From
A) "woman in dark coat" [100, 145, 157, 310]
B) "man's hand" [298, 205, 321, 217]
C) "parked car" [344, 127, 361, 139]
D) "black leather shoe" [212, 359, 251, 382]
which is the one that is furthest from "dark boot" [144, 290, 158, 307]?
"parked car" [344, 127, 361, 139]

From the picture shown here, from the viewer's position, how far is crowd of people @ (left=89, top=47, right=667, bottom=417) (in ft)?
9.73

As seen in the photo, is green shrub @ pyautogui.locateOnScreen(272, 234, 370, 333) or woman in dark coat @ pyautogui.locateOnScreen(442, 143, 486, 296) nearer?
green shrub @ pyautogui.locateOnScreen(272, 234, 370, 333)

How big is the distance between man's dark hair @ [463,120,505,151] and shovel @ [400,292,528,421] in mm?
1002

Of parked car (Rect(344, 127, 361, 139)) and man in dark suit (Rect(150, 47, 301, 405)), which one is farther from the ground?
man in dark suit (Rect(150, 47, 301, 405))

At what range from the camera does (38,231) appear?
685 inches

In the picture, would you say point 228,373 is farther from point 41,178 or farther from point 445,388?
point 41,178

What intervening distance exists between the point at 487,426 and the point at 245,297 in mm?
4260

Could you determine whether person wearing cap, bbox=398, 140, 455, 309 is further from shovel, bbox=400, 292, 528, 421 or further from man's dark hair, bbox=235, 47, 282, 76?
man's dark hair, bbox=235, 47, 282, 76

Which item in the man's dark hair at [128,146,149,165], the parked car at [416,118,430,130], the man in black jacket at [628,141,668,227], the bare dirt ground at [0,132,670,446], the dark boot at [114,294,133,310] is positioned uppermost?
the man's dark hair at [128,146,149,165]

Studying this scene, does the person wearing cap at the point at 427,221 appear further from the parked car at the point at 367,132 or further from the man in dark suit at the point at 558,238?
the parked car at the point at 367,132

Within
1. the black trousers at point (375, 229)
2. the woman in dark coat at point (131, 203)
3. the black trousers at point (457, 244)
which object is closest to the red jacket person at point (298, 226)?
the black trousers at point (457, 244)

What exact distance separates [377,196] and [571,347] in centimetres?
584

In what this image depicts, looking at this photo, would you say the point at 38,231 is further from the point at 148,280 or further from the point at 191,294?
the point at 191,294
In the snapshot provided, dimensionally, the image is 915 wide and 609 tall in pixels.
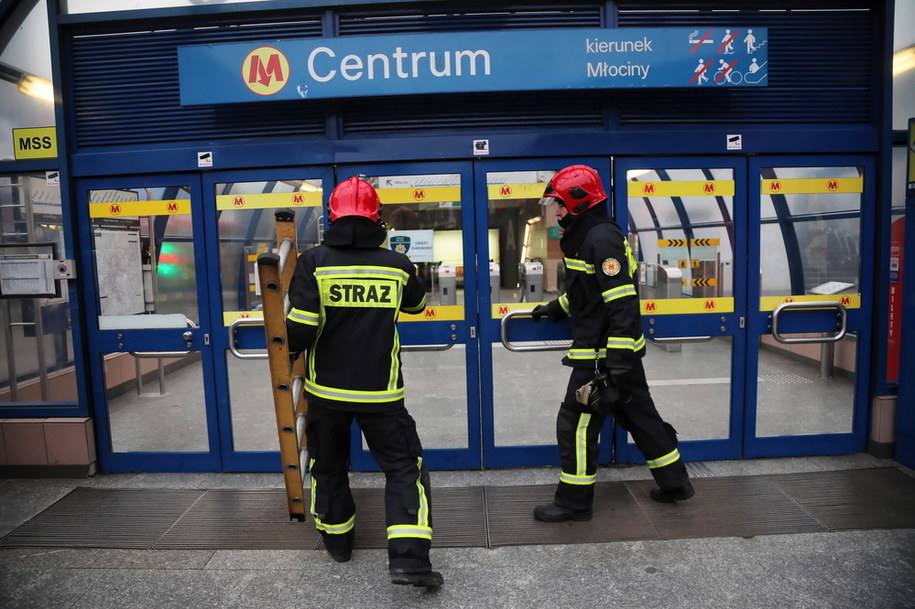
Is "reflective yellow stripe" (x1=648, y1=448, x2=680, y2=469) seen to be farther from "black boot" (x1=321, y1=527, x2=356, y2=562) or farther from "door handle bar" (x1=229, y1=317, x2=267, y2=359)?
"door handle bar" (x1=229, y1=317, x2=267, y2=359)

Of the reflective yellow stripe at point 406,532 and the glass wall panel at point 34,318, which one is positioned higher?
the glass wall panel at point 34,318

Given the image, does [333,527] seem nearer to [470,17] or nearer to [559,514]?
[559,514]

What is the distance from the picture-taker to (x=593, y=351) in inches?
132

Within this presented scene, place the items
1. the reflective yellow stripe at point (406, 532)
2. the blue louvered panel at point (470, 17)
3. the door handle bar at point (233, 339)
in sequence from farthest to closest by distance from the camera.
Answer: the door handle bar at point (233, 339), the blue louvered panel at point (470, 17), the reflective yellow stripe at point (406, 532)

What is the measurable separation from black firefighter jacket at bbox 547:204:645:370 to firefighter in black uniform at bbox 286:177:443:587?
3.44 feet

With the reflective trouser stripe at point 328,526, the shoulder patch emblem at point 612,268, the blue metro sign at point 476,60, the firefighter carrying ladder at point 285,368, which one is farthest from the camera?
the blue metro sign at point 476,60

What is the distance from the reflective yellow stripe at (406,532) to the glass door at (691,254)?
6.66 feet

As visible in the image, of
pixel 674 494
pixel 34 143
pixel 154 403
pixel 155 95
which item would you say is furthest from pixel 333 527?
pixel 34 143

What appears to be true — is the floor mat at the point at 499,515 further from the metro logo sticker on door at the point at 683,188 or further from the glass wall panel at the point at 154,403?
the metro logo sticker on door at the point at 683,188

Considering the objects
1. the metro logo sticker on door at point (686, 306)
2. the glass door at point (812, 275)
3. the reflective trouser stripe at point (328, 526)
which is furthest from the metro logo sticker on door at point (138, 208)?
the glass door at point (812, 275)

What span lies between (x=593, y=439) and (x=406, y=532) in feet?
4.22

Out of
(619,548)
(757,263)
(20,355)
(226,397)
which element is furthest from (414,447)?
(20,355)

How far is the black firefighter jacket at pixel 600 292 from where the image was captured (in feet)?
10.2

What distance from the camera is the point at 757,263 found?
4.22m
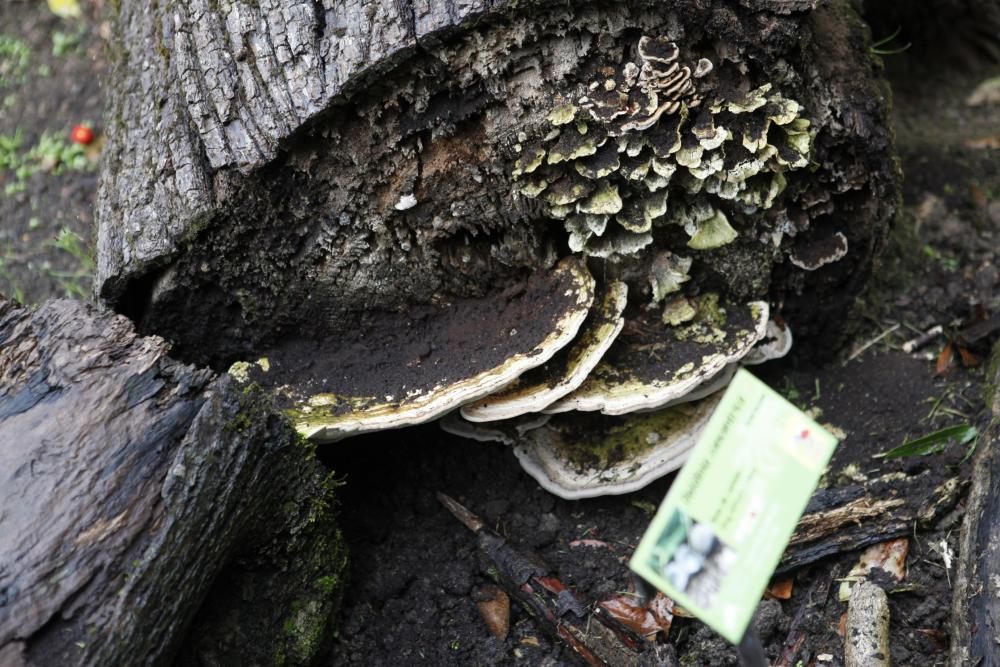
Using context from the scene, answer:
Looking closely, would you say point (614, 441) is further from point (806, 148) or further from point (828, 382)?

=-=-=-=-=

Please retype the entries above word for word, but only from the line containing "What is the distance from the picture-taker" through the last line, and without the pictures.

→ **Exercise solution**:
What is the distance from the picture-taker to (x=593, y=351) in inches?
132

Within this presented scene, place the items
1. the reflective yellow stripe at point (406, 532)
2. the blue louvered panel at point (470, 17)
3. the door handle bar at point (233, 339)
in sequence from farthest to closest by distance from the camera.
Answer: the door handle bar at point (233, 339), the blue louvered panel at point (470, 17), the reflective yellow stripe at point (406, 532)

What is the measurable separation from black firefighter jacket at bbox 547:204:645:370 to firefighter in black uniform at bbox 286:177:443:587?
3.44 feet

With the reflective trouser stripe at point 328,526, the shoulder patch emblem at point 612,268, the blue metro sign at point 476,60, the firefighter carrying ladder at point 285,368, which one is farthest from the camera?
the blue metro sign at point 476,60

What is the distance from the reflective yellow stripe at (406,532) to the glass door at (691,254)?
6.66 feet

As visible in the image, of
pixel 674 494
pixel 34 143
pixel 154 403
pixel 155 95
which item would you say is furthest from pixel 333 527?
pixel 34 143

What appears to be true — is the floor mat at the point at 499,515 further from the metro logo sticker on door at the point at 683,188 or further from the glass wall panel at the point at 154,403?
the metro logo sticker on door at the point at 683,188

Considering the objects
1. the metro logo sticker on door at point (686, 306)
2. the glass door at point (812, 275)
3. the reflective trouser stripe at point (328, 526)
which is furthest from the metro logo sticker on door at point (138, 208)?
the glass door at point (812, 275)

What span lies between (x=593, y=439) and (x=406, y=532) in feet?
4.22

Out of
(619,548)
(757,263)
(20,355)
(226,397)
which element is furthest from (414,447)?
(20,355)

How far is the black firefighter jacket at pixel 600 292 from where the image was captured (in feet)?
10.2

What distance from the camera is the point at 757,263 found?
4.22m
Using context from the scene, answer:
Looking closely, would you say point (614, 441) is further from point (806, 148) or further from point (828, 382)?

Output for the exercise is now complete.